Hal itu disampaikan Bupati Lampung Timur Ela Siti Nuryamah secara virtual saat membuka Forum Group Discussion (FGD) penanggulangan kemiskinan di Aula Bappeda kabupaten setempat, Selasa (14/4/2026).
Kegiatan ini dipimpin oleh Sekretaris Daerah Kabupaten Lampung Timur, Rustam Effendi, didampingi Kepala Bappeda Agusrina Syaka, Inspektur Tarmizi, Kepala BPS Lampung Timur Zulkifli, serta dihadiri para kepala OPD terkait, Kabag dan tamu undangan lainnya.
Pada kesempatan tersebut Bupati Ela menekankan pentingnya sinergi lintas sektor, dengan melibatkan seluruh perangkat daerah di bawah koordinasi Badan Perencanaan Pembangunan Daerah (Bappeda).
"Upaya pengentasan kemiskinan harus dibreakdown secara detail hingga level paling bawah, mulai dari kecamatan, desa, dusun, hingga kepala keluarga (KK),ini penting,” tegas Bupati dalam arahannya.
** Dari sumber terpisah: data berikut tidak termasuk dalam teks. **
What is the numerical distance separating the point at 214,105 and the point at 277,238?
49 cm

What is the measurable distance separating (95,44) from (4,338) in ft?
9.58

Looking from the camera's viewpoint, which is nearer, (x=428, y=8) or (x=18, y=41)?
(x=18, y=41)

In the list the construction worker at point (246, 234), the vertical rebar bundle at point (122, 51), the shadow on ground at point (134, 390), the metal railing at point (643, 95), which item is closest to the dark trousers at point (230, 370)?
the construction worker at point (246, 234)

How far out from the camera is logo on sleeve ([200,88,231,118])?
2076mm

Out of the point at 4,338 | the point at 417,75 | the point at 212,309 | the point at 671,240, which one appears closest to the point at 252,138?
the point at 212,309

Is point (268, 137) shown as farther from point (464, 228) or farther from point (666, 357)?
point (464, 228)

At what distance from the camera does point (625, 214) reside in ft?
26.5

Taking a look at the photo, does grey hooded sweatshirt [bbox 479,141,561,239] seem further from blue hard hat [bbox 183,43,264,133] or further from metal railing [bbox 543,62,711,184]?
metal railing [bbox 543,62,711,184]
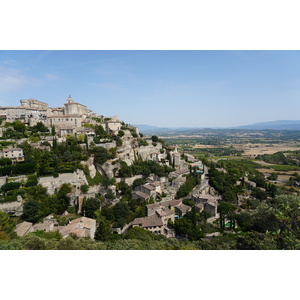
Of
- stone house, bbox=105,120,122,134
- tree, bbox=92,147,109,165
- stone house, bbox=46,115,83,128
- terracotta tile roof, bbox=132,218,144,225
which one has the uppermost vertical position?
stone house, bbox=46,115,83,128

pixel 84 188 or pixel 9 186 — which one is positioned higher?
pixel 9 186

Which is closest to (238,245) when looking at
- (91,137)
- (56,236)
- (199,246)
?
(199,246)

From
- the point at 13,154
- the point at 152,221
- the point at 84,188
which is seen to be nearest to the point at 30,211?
the point at 84,188

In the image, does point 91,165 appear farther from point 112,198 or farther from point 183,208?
point 183,208

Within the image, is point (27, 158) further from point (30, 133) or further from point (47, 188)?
point (30, 133)

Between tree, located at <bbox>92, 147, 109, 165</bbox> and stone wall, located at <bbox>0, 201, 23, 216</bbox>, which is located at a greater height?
tree, located at <bbox>92, 147, 109, 165</bbox>

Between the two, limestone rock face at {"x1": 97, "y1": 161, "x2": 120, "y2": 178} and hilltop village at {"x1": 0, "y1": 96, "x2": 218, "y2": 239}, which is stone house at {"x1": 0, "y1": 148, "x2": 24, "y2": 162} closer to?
hilltop village at {"x1": 0, "y1": 96, "x2": 218, "y2": 239}

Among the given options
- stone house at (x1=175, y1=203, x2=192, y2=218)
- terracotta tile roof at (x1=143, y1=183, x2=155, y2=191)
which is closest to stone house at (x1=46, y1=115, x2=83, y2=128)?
terracotta tile roof at (x1=143, y1=183, x2=155, y2=191)

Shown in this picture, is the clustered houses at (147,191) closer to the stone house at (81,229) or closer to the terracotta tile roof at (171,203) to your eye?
the terracotta tile roof at (171,203)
Dia meminta seluruh stakeholder turun langsung ke lapangan untuk memetakan kondisi riil masyarakat, tidak cukup hanya di balik meja, melainkan harus diwujudkan dalam kerja nyata di lapangan.
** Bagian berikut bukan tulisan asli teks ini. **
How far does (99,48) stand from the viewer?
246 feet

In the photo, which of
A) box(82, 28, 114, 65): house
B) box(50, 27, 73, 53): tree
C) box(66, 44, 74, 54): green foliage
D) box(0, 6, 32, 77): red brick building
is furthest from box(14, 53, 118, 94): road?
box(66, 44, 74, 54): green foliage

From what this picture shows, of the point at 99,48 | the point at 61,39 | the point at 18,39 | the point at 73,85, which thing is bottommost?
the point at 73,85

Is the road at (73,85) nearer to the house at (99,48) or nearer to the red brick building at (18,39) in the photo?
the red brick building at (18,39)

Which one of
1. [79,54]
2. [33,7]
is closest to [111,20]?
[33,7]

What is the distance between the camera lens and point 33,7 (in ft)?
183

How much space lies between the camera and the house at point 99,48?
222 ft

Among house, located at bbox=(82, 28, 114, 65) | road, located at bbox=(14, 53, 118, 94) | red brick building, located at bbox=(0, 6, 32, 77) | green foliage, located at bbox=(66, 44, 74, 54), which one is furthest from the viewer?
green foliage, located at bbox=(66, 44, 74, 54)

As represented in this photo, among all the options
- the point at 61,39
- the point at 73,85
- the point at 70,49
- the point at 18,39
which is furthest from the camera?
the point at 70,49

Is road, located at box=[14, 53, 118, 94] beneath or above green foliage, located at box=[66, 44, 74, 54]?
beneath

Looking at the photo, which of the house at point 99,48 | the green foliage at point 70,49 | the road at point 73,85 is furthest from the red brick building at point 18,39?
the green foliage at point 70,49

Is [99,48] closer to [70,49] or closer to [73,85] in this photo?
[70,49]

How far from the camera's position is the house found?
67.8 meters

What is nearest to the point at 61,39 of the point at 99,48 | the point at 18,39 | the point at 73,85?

“Selain tugas khusus administratif, semua harus turun ke lapangan, berdialog langsung dengan masyarakat, dan memetakan kebutuhan mereka mulai dari kebutuhan pangan, gizi, sanitasi, hingga aspek pelayanan dasar lainnya.” ujarnya.
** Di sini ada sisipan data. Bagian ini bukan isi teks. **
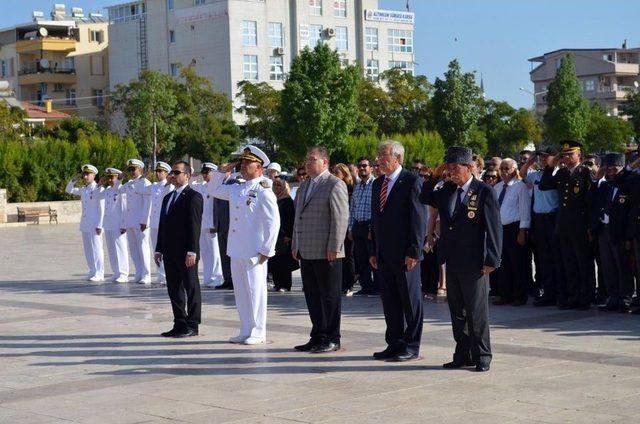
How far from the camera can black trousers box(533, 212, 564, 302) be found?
14.9 meters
Bupati juga mendorong koordinasi intensif dengan BPS untuk memastikan validitas data kemiskinan. Dengan data yang akurat, pemerintah dapat menyusun program yang tepat sasaran, baik di sektor pertanian, perikanan, maupun peternakan.
Dia menilai potensi daerah pesisir dan sektor perikanan menjadi salah satu fokus penting yang perlu dikembangkan sebagai upaya pengentasan kemiskinan. Oleh karena itu, OPD terkait diminta melakukan pemetaan potensi sekaligus mencari solusi konkret bagi masyarakat, khususnya nelayan dan petani.
Lebih lanjut, Bupati berharap adanya inovasi program yang mampu menekan angka kemiskinan secara signifikan.
"Meskipun saat ini angka kemiskinan di Kabupaten Lampung Timur mengalami penurunan sebesar 1,04 persen, namun posisi angka kemiskinan masih tergolong tinggi di tingkat Provinsi Lampung,"sebutnya.
“Saya yakin dengan kerja bersama Sakai Sambayan membangun Lampung Timur, angka kemiskinan bisa terus ditekan,"pungkasnya.